The artist wasn’t accustomed to creating imperfect tattoos, but I asked for imperfection; a single word scribbled on my forearm like a note from someone – a note too someone.
No computer font, so precise and formal, or florid script, so graceful and expressive, would do. I explained why my tattoo should be flawed. As artists are want to do he found meaning in my request.
He went to work with pencil and talent and returned with something perfectly imperfect, precisely imprecise.
My dearest friend died recently. Her body gave out and for the final two weeks her only response to doctors and family was a strong heartbeat.
I called from 2,000 miles and a friend placed the receiver to her ear and promised that she could hear me. I sang Bob Marley, off key. Don’t be afraid I said, I love you, it’s ok to loosen your grip now. Then I joked that she was never much good at letting go.
In our marathon conversations we often talked about the word, now as permanent to me as addiction.

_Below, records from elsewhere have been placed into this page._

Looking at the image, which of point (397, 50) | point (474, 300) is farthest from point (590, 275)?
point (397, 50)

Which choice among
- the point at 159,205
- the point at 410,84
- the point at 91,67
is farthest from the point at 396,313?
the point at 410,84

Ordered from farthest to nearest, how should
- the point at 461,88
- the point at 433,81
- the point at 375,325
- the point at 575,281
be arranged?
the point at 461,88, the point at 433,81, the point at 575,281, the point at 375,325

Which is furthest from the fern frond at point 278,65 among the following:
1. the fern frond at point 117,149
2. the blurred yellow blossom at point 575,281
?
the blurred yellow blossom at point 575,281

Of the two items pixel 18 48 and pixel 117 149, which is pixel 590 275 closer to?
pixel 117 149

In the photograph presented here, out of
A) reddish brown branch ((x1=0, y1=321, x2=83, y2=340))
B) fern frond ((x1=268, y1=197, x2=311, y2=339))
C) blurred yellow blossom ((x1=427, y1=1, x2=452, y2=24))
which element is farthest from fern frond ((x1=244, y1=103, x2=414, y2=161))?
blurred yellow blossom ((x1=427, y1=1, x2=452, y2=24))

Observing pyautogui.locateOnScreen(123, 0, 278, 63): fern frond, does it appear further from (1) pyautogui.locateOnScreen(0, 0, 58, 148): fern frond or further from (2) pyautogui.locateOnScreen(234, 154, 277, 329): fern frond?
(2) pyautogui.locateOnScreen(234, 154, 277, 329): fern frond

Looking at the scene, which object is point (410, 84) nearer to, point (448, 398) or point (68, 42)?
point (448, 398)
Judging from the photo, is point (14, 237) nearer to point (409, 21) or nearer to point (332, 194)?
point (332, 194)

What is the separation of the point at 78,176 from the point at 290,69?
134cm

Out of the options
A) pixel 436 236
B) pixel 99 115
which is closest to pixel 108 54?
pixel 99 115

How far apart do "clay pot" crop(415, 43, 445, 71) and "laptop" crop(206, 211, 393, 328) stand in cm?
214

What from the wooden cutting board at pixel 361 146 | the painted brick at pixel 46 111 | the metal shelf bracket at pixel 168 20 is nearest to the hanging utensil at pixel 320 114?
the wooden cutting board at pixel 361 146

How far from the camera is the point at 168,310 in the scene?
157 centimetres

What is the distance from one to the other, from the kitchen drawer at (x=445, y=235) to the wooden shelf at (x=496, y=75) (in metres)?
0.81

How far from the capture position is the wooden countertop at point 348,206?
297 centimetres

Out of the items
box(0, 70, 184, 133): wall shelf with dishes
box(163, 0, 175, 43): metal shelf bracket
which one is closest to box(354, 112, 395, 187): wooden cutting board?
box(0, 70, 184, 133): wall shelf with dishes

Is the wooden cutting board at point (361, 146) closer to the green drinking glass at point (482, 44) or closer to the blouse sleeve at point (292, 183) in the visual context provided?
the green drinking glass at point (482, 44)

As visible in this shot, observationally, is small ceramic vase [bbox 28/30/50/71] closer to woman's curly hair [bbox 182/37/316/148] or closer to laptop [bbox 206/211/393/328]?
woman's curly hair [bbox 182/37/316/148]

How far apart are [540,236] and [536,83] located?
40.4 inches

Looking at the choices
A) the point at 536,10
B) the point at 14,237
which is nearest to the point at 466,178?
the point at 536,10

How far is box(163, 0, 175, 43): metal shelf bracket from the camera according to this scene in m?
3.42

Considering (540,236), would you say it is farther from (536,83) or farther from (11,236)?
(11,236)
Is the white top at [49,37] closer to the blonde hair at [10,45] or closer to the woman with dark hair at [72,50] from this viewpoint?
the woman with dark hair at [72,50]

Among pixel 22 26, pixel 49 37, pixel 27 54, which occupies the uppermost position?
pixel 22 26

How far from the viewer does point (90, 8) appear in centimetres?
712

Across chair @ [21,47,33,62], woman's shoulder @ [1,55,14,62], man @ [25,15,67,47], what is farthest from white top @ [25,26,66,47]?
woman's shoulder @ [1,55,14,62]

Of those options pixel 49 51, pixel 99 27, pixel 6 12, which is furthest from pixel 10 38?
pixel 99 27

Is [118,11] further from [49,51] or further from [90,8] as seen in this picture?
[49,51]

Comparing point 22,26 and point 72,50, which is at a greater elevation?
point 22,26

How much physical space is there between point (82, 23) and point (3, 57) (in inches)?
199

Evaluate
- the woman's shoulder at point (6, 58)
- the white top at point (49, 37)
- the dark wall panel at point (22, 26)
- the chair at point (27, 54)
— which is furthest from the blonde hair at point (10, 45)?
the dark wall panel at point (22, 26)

I promised that after our final farewells I would get the tattoo in honor of her and how hard she tried, but also as a warning to me. My friend died because she was sick, but her illness was a wild animal feeding off fear, more aggressive as her trust in the taming power of the word faltered.
The cunning baffling demon – our shared peril – conquered her because she thought she could conquer it.
It’s Ok to go, I told her again — we will all be fine. Your fight is ended.
I have to believe that she came to understand. As her heart weakend, she became resigned to her fate. She finally let go; somewhere beyond the silence, her ragged breathing and failed body, she accepted the blessing.
She was powerless and her life had become unmanageable.
Now we who love her are left to find our way through the over-analysis, guilt and regrets of grief. Or we can find acceptance in all that she was: vibrant and ill; strong and weak; engaging and lonely; a beautifully imperfect person who sought — too often — to please everyone she encountered, blinded to the impossibility of such a feat.
I must not be deceived; I look at the word on my arm to recognize the arrogance of believing I had the power to save her, to prevent her suffering and death.
She and I used to joke that people who are able to drink in moderation have a superpower. They might as well be able to fly, because we can do neither.
My tattoo is fresh and new today, the single word is simple and rough-edged. I remember my friend and long for one more phone call, to laugh and cry and learn answers to unanswered questions.
I try my best to reconcile her struggle against life and escape from herself with the liberation that death offered from all fear and torment. Maybe the word, so elusive to my lost friend, will provide me with faith, or maybe not.
I look at the tattoo and one thing is certain.
For today, “Surrender” is my superpower.